A case in point is Elan’s prospective Alzheimer’s treatment bapineuzumab. Originally developed by the company in association with Wyeth, it is now controlled by Pfizer (which acquired Wyeth to fill a perceived weakness in its biopharmaceuticals operations) and Johnson Johnson, which bought an 18.4 per cent stake in Elan in 2009 in a deal valued at $1 billion. Its interest was driven largely by the Irish company’s pipeline – particularly bapineuzumab which is seen as one of the more promising candidates to address a disease with limited treatment options at present and which reports critical Phase III trial data later this year.

The second focus is on developing new markets. But that presents its own problems, not least with business practices that have reflected poorly on the industry.
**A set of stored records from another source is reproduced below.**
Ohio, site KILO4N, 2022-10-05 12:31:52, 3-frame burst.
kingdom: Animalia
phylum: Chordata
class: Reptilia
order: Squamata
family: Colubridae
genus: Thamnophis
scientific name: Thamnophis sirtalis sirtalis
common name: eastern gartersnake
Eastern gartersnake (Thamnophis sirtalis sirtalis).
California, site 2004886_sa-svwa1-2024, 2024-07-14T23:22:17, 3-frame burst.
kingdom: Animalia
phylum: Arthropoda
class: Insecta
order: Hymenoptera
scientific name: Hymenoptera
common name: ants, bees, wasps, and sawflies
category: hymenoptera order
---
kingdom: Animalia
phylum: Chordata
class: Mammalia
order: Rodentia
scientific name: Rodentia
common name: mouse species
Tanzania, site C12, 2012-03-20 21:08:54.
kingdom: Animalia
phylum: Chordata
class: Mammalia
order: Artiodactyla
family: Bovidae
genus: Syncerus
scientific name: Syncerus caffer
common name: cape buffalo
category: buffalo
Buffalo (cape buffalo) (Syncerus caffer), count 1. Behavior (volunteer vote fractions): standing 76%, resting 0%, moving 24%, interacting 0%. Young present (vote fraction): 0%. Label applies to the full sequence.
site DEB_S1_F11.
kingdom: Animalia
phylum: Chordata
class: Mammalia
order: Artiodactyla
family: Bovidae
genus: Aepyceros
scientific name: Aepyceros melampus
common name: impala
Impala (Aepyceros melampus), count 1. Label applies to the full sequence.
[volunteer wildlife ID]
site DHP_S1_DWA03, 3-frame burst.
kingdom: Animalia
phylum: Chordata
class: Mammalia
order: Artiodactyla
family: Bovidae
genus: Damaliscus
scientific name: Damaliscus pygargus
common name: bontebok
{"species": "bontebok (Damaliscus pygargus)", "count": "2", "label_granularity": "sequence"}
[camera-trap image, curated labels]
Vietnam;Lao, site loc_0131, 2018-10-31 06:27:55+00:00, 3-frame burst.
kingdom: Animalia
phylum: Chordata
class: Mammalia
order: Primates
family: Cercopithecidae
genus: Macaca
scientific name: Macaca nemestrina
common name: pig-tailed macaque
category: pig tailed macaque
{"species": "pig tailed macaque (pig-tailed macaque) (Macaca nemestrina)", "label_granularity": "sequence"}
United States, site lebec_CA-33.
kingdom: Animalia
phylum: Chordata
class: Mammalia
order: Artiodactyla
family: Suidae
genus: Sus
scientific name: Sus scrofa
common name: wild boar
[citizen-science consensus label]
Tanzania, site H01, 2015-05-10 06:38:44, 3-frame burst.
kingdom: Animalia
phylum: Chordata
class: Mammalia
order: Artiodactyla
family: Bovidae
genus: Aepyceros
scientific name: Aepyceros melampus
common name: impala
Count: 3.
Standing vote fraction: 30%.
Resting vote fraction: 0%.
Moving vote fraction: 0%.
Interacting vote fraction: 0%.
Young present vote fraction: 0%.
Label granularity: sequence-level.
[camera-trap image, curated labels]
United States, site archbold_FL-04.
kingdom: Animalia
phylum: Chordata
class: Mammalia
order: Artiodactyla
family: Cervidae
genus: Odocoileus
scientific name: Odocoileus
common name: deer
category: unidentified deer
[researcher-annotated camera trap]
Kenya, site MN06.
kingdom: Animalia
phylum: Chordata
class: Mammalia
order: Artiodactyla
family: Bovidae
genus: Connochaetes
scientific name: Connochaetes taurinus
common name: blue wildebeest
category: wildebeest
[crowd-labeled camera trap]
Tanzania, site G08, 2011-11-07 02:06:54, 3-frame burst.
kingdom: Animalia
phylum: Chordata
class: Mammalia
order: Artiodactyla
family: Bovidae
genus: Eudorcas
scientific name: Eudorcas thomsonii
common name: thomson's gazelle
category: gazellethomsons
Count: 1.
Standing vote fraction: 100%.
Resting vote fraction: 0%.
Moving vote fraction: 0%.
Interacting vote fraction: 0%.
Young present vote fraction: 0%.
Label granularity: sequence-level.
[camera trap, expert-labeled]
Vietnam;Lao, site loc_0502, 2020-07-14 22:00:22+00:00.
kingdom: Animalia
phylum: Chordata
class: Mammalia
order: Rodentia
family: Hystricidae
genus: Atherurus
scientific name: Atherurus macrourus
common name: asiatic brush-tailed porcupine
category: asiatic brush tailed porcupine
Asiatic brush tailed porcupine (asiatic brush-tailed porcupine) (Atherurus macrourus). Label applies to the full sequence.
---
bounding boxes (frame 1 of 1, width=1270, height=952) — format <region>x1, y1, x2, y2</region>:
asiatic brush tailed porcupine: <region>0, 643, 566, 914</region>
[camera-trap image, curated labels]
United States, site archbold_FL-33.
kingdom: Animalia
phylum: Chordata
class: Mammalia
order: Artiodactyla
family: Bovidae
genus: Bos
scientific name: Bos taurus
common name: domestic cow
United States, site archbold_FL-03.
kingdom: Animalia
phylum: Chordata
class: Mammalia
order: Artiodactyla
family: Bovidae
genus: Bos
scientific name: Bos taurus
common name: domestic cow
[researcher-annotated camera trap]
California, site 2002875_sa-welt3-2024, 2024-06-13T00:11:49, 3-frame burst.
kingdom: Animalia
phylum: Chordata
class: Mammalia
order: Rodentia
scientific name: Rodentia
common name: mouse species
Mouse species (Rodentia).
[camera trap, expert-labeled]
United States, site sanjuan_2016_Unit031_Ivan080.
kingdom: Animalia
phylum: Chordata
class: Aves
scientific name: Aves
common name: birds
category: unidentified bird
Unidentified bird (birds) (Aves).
Several of the largest drug companies have been implicated in an ongoing legal action in Serbia in which a group of 10 doctors and drug company officials were charged with taking, or offering, more than €500,000 in bribes to use specific products. While all deny guilt in this case, an examination of US Securities and Exchange Commission (SEC) filings by the world’s top 10 drug companies has found that eight of them recently warned of potential costs related to charges of corruption in overseas markets.

Life is unlikely to get any easier for the sector over the coming two or three years. That raises the stakes in the ongoing price negotiations. The new accord was due to come into force yesterday and, as the leaked Commission assessment this week illustrated, pressure on the Government to deliver the necessary savings to ensure their budgetary projections is only likely to intensify.